Kebiasaan nomor enam, Synergize. Ini adalah semangat kerjasama, kolaborasi sejati. Dalam konteks OBE, sinergi berarti dosen lintas prodi bekerja bersama merancang pengalaman belajar yang saling melengkapi. Mahasiswa belajar lintas disiplin, dan kampus membangun sistem berbasis kolaborasi, bukan sekat birokrasi. SPMI dapat memperkuat sinergi ini dengan membuat standar dan menjadikan evaluasi lintas unit sebagai ruang berbagi, bukan saling mengukur.
Kebiasaan ketujuh, Sharpen the Saw (mengasah gergaji). Ini adalah ajakan untuk memperbarui diri terus-menerus — prinsip yang identik dengan konsep peningkatan berkelanjutan (kaizen) dalam mutu. Dosen yang mau belajar, mengasah metode, dan membuka diri terhadap inovasi digital adalah bukti bahwa “gergaji” terus diasah, mutu hidup dalam dirinya. Kampus yang sehat adalah yang memberi waktu dan ruang bagi dosennya untuk bertumbuh, bukan hanya menuntut kinerja. Program training dan pengembangan diadakan rutin sesuai tuntutan zaman.
Ketujuh kebiasaan ini (7 habits), bila ditanam dalam sistem OBE dan dijaga oleh SPMI, akan membentuk siklus pembelajaran yang hidup. OBE menjadi arah, 7 Habits menjadi jiwa, dan SPMI menjadi penopang yang menjaga ritmenya. Ketiganya menyatu dalam satu napas: membentuk manusia yang efektif, reflektif, dan bertanggung jawab. Inilah poin pentingnya.
Namun jalan ke sana tentu tidak mudah. Tidak semudah membalik telapak tangan. Tantangan terbesar adalah merubah kebiasaan lama: rutinitas administratif, laporan yang menumpuk, dan fokus pada skor akreditasi. Banyak dosen sudah lelah dengan sistem, bukan karena tidak mau berubah, tapi karena kehilangan makna di baliknya. Di sinilah tujuh kebiasaan perlu dibangun dan dihidupkan kembali satu per satu — bukan lewat pelatihan saja, tapi lewat keteladanan dan komitmen bersama.
Pimpinan kampus harus menjadi contoh nyata (role model) dari Be Proactive dan Begin with the End in Mind. Dosen senior harus menularkan semangat belajar seumur hidup, Sharpen the Saw. Dan mahasiswa perlu belajar sejak dini untuk Think Win-Win dalam setiap proyek kolaboratif. Bila setiap individu sadar dan mau memulai dari dirinya, otomatis sistem akan mengikuti.

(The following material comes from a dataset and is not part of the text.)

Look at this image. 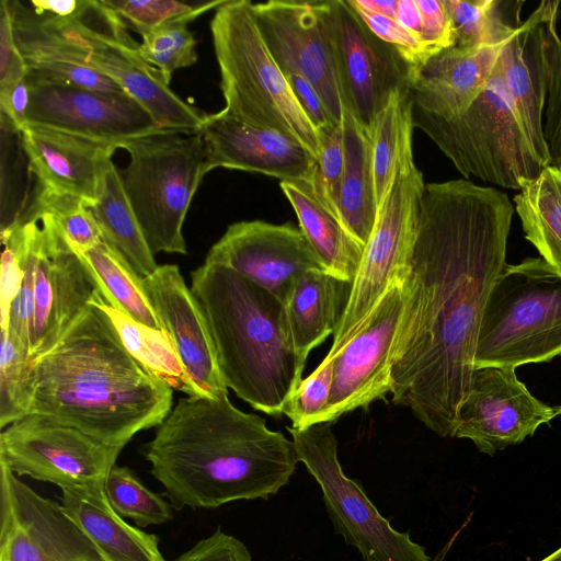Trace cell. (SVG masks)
Wrapping results in <instances>:
<instances>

Pada akhirnya, kebiasaan efektif bukan hanya tentang produktivitas, tapi tentang menjadi manusia yang membawa kebaikan dan keberkahan. Dalam Al-Qur’an disebutkan, “Kamu adalah umat terbaik yang dilahirkan untuk manusia, menyuruh kepada yang ma’ruf, mencegah dari yang munkar, dan beriman kepada Allah” (QS. Ali ‘Imran [3]:110). Ayat ini tidak sekadar memuji, tapi menantang: menjadi terbaik berarti berbuat untuk sesama, menjaga integritas, dan menata hidup dengan tujuan yang benar.
Tujuh kebiasaan (7 habits) yang ditanamkan Covey sejalan dengan pesan itu — proaktif, sadar tujuan, disiplin, dan berorientasi pada manfaat. Bila semangat ini hidup di ruang OBE, maka pendidikan tidak hanya mencetak kompetensi, tapi juga menumbuhkan karakter. Dosen yang menanam kebiasaan baik, pada dasarnya sedang menyiapkan generasi terbaik, bukan karena status, tapi karena habits. Habits untuk terus menerus memberi nilai dan manfaat bagi manusia lainnya.
Stay Relevant!
Referensi
- Covey, S. R. (1989). The 7 Habits of Highly Effective People: Powerful Lessons in Personal Change. Free Press.
- Deming, W. E. (1986). Out of the Crisis. Massachusetts Institute of Technology, Center for Advanced Engineering Study.
- Spady, W. G. (1994). Outcome-Based Education: Critical Issues and Answers. American Association of School Administrators.